_INSTRUCTIONS FOR THE TASK:_
Show every line of the records below that contains the string "boat", copying each line in full.

··· INFORMATION GIVEN

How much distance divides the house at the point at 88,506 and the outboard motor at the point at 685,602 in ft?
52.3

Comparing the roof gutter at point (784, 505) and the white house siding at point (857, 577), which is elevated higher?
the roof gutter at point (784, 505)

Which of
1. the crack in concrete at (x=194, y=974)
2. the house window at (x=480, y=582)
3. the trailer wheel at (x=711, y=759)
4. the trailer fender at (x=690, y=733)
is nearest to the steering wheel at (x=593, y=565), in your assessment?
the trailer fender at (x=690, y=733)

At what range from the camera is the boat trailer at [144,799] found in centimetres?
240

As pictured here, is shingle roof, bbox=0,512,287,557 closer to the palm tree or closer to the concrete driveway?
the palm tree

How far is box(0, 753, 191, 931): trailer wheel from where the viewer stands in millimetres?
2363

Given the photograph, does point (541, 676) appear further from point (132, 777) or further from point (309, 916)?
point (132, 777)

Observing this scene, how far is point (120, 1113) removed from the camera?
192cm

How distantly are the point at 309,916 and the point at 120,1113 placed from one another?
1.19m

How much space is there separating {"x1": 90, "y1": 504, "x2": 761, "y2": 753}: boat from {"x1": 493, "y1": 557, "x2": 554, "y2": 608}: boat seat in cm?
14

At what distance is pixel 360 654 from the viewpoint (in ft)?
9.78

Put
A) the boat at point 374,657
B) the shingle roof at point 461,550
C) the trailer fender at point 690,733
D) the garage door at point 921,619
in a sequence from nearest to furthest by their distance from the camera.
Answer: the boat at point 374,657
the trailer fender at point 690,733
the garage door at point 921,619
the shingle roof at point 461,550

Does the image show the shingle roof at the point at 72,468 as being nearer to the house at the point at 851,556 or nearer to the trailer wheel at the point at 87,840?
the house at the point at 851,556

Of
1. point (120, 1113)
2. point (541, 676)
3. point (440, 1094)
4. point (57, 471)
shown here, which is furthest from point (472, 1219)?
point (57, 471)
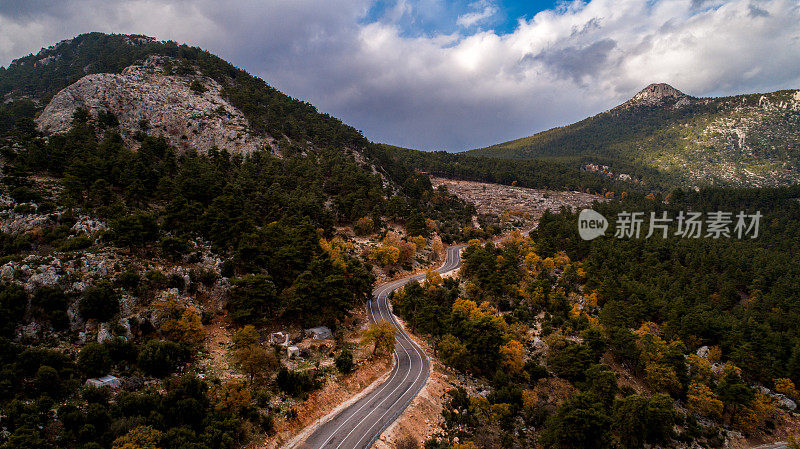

······

_OUTPUT OF THE TASK:_
At what range from the camera is the boat trailer at [144,799] found in centimetres?
How much space is there separating {"x1": 90, "y1": 504, "x2": 761, "y2": 753}: boat from {"x1": 493, "y1": 557, "x2": 554, "y2": 608}: boat seat in cm?
A) the boat at point 374,657
Answer: the boat at point 374,657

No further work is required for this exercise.